• Exercises:
1) In the passage on cost-sharing reduction funding, what position does Mark Mazur hold?
2) Extract word for word the part of the cost-sharing reduction passage that begins at the words "Related: Court ruling threatens" and stops after "cost-sharing reduction program.".

----- Exercise passage -----

Republicans on the committee released a report summarizing their arguments about the constitutionality of program funding and accusing the administration of failing to respond properly to congressional investigations of program funding.

Related: Court ruling threatens $5 billion in PPACA insurer subsidy payments

Mark Mazur, assistant secretary for tax policy at the U.S. Treasury Department, testified at a subcommittee hearing, which was streamed live on the Internet, that the same section in the ACA that provides a permanent appropriation for the ACA exchange plan premium tax credit subsidy program provides a permanent appropriation for the cost-sharing reduction program.

Rep. Charles Rangel, D-N.Y., said critics of cost-sharing reduction program funding should come up with another way to help the people who are getting the subsidy.

“If they don’t have it, they can die,” Rangel said at the hearing, which was streamed live on the Internet. “They can absolutely die if they don’t have the money to pay for care.”

----- Information shown -----

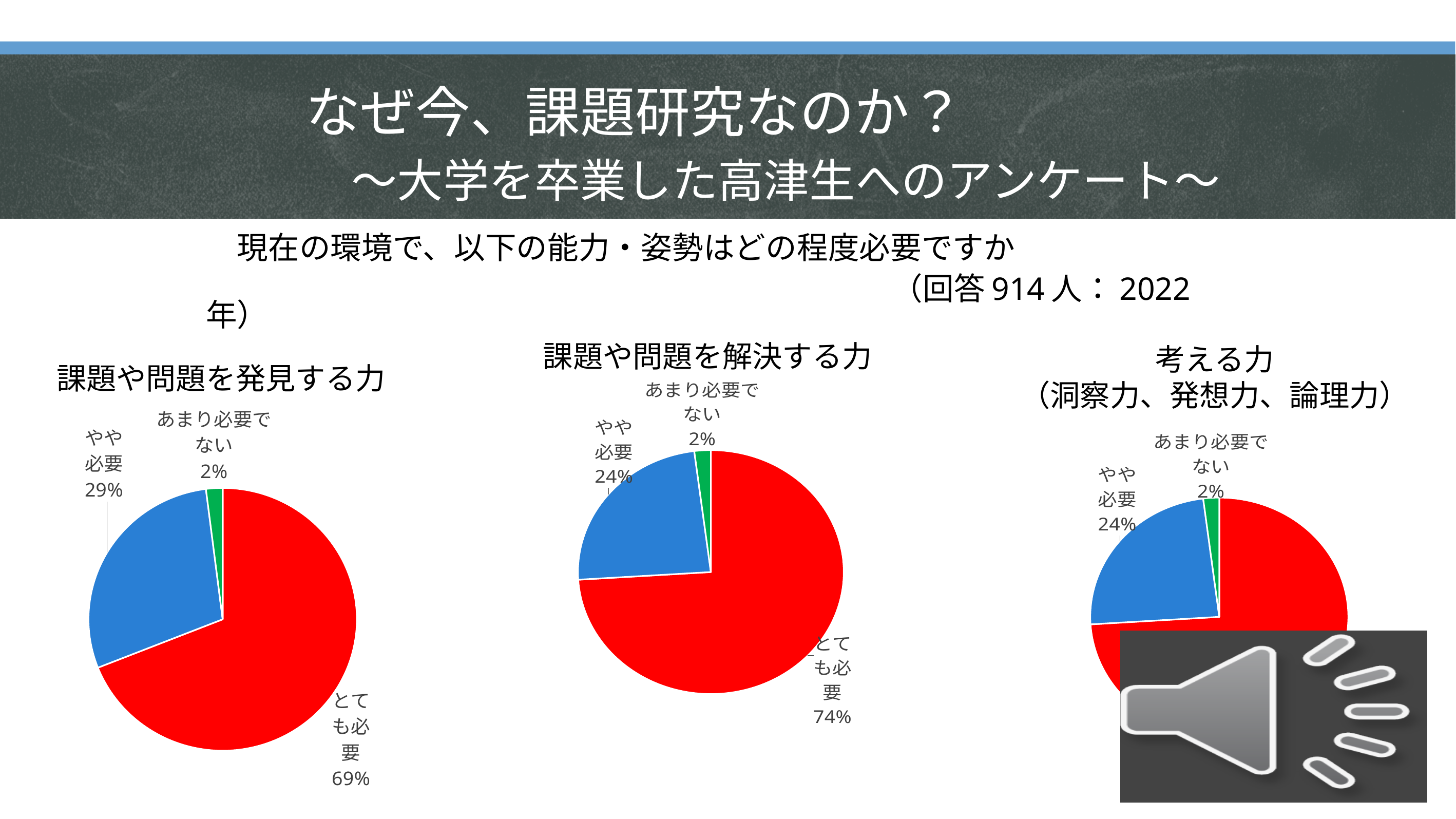
In the 課題や問題を発見する力 chart, which response has the largest slice? とても必要 In the 課題や問題を解決する力 chart, what share of respondents answered やや必要? 24% In the 考える力（洞察力、発想力、論理力） chart, what share of respondents answered あまり必要でない? 2% How many slices does the 課題や問題を解決する力 pie chart have? 3 What type of chart is used for 課題や問題を発見する力? Pie chart In the 課題や問題を解決する力 chart, what share of respondents answered とても必要? 74% In the 課題や問題を発見する力 chart, what is the difference between the とても必要 and やや必要 shares? 40% In the 課題や問題を発見する力 chart, what share of respondents answered やや必要? 29% In the 課題や問題を発見する力 chart, what share of respondents answered とても必要? 69% Which chart has the larger とても必要 share, 課題や問題を発見する力 or 課題や問題を解決する力? 課題や問題を解決する力 In the 考える力（洞察力、発想力、論理力） chart, what share of respondents answered やや必要? 24% In the 課題や問題を解決する力 chart, which response has the smallest slice? あまり必要でない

-----

• Set of answers:
1) He is assistant secretary for tax policy at the U.S. Treasury Department.

2)
Related: Court ruling threatens $5 billion in PPACA insurer subsidy payments

Mark Mazur, assistant secretary for tax policy at the U.S. Treasury Department, testified at a subcommittee hearing, which was streamed live on the Internet, that the same section in the ACA that provides a permanent appropriation for the ACA exchange plan premium tax credit subsidy program provides a permanent appropriation for the cost-sharing reduction program.